— Task objective —
Report every line of the entries that contains the word "Tanzania".

— Data in this exercise —
========================================================================

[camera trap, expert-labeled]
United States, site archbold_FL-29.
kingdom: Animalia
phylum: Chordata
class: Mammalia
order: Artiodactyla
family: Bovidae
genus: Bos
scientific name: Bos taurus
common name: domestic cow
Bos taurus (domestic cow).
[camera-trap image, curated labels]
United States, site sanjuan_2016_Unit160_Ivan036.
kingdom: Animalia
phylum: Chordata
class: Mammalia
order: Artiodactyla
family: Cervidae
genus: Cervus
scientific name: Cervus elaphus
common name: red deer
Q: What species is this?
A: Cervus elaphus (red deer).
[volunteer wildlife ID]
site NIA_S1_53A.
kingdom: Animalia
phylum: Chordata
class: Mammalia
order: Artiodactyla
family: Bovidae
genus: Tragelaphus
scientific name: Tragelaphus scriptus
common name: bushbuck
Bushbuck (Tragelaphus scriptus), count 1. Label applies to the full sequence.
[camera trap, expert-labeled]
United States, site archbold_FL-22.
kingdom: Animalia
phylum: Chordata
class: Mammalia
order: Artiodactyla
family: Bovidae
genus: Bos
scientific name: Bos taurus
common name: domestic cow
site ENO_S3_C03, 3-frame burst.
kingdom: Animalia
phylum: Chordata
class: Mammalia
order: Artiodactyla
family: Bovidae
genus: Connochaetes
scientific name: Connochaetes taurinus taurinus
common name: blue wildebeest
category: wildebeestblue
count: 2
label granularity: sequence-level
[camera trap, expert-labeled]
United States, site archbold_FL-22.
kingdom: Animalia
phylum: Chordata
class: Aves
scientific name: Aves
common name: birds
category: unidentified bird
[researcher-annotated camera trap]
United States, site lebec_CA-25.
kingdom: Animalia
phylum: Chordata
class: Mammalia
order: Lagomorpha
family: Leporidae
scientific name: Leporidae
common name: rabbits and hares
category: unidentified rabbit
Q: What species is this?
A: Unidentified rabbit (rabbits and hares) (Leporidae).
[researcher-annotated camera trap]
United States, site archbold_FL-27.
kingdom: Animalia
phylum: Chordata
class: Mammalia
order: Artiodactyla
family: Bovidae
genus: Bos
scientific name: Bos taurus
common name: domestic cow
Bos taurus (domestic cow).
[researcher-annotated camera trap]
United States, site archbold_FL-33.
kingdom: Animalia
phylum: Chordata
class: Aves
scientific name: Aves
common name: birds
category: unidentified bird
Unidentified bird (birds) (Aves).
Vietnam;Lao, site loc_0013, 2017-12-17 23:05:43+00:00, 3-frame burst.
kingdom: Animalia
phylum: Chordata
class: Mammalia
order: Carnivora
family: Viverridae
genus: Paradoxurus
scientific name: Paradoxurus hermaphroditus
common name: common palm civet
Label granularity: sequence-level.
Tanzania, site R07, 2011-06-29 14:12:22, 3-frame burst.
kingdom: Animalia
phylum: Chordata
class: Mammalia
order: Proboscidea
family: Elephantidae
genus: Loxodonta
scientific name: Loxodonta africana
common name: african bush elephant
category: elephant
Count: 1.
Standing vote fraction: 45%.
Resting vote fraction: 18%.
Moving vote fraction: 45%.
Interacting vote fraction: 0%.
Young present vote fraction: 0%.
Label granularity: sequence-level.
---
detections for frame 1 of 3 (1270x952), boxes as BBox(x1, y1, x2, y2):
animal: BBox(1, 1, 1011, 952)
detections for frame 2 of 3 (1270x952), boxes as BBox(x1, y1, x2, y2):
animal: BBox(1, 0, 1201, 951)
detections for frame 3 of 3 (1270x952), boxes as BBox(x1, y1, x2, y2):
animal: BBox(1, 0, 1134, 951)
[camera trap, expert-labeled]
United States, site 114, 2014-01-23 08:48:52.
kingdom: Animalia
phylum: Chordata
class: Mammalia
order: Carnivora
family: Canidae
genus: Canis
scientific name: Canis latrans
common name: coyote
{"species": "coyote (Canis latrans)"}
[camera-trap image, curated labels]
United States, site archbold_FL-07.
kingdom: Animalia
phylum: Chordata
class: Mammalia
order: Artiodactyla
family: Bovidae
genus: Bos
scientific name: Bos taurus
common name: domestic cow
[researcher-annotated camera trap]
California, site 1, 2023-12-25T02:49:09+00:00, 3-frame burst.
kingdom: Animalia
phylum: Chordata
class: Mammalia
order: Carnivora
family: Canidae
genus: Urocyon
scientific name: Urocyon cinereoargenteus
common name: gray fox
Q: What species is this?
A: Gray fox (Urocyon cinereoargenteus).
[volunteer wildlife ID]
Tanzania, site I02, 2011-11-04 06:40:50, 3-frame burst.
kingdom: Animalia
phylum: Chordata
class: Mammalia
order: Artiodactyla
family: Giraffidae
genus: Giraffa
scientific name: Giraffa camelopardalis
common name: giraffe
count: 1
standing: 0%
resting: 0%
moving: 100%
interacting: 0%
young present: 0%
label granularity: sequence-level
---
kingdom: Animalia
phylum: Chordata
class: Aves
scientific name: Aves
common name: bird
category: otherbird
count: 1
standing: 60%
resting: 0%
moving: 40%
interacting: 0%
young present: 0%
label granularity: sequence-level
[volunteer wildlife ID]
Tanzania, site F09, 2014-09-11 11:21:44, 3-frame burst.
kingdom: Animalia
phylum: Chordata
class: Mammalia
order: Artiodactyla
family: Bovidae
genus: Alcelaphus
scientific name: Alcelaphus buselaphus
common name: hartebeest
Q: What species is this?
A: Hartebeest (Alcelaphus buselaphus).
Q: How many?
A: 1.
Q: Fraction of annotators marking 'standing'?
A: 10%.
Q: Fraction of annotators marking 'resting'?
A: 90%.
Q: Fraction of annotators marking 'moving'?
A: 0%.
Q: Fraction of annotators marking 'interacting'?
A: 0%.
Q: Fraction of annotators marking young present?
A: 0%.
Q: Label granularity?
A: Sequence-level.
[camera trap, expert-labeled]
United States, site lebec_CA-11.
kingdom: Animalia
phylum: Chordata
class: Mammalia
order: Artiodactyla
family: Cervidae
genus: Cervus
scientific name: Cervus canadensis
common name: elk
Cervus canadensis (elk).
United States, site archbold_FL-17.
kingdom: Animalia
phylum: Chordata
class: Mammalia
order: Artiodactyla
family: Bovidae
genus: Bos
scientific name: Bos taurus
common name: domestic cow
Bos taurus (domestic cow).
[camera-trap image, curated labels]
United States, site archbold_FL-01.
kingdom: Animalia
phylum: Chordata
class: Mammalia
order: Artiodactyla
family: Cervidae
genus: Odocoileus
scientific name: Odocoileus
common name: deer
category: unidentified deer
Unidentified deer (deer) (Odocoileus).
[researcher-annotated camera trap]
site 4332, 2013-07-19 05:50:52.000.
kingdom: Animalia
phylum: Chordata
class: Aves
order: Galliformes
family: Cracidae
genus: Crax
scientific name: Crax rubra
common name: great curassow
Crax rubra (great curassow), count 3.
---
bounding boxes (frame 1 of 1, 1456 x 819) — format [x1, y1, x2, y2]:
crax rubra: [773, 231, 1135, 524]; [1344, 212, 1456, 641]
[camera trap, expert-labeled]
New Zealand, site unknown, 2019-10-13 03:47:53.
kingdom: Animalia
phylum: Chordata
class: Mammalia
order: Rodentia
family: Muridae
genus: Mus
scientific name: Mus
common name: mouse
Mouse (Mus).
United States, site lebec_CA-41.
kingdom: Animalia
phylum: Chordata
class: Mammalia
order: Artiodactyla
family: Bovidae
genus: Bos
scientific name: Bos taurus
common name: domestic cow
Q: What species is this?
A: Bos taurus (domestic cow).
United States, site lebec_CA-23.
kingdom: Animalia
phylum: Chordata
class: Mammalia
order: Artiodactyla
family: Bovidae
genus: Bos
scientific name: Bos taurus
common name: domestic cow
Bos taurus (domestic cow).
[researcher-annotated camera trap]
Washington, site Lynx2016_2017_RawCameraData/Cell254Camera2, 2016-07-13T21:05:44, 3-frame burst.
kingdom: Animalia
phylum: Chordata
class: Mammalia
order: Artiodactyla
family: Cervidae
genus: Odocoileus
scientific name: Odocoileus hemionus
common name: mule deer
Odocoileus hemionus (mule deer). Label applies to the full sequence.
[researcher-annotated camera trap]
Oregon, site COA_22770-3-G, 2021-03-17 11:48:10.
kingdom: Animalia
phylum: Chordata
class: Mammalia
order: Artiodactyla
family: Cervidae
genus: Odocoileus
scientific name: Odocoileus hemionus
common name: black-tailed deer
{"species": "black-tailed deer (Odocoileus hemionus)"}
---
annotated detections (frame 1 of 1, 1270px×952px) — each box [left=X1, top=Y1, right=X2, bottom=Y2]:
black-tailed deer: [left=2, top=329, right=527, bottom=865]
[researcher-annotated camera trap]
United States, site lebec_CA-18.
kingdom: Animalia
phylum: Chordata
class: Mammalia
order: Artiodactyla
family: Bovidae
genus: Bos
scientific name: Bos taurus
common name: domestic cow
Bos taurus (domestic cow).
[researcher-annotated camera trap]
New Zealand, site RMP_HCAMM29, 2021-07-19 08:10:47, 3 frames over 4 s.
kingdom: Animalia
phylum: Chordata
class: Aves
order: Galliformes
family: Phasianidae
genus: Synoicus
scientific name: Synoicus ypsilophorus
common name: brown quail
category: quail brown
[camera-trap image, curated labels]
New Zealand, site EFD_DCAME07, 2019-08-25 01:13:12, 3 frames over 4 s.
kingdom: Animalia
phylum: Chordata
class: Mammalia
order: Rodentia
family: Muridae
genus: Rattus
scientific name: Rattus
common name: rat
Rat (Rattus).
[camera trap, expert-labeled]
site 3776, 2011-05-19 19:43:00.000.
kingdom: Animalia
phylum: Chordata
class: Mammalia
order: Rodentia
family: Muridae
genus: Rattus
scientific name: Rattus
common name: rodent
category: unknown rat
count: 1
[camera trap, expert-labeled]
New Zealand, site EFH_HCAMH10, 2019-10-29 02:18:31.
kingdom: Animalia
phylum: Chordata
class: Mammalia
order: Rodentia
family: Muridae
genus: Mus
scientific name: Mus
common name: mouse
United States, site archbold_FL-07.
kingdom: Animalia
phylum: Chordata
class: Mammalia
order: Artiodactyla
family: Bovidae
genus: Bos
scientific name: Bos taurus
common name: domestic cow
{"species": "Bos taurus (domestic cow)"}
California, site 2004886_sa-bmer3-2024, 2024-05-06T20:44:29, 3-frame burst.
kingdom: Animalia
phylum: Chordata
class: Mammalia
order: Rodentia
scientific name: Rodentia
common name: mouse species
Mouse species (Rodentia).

========================================================================

— Response to this exercise —
Tanzania, site R07, 2011-06-29 14:12:22, 3-frame burst.
Tanzania, site I02, 2011-11-04 06:40:50, 3-frame burst.
Tanzania, site F09, 2014-09-11 11:21:44, 3-frame burst.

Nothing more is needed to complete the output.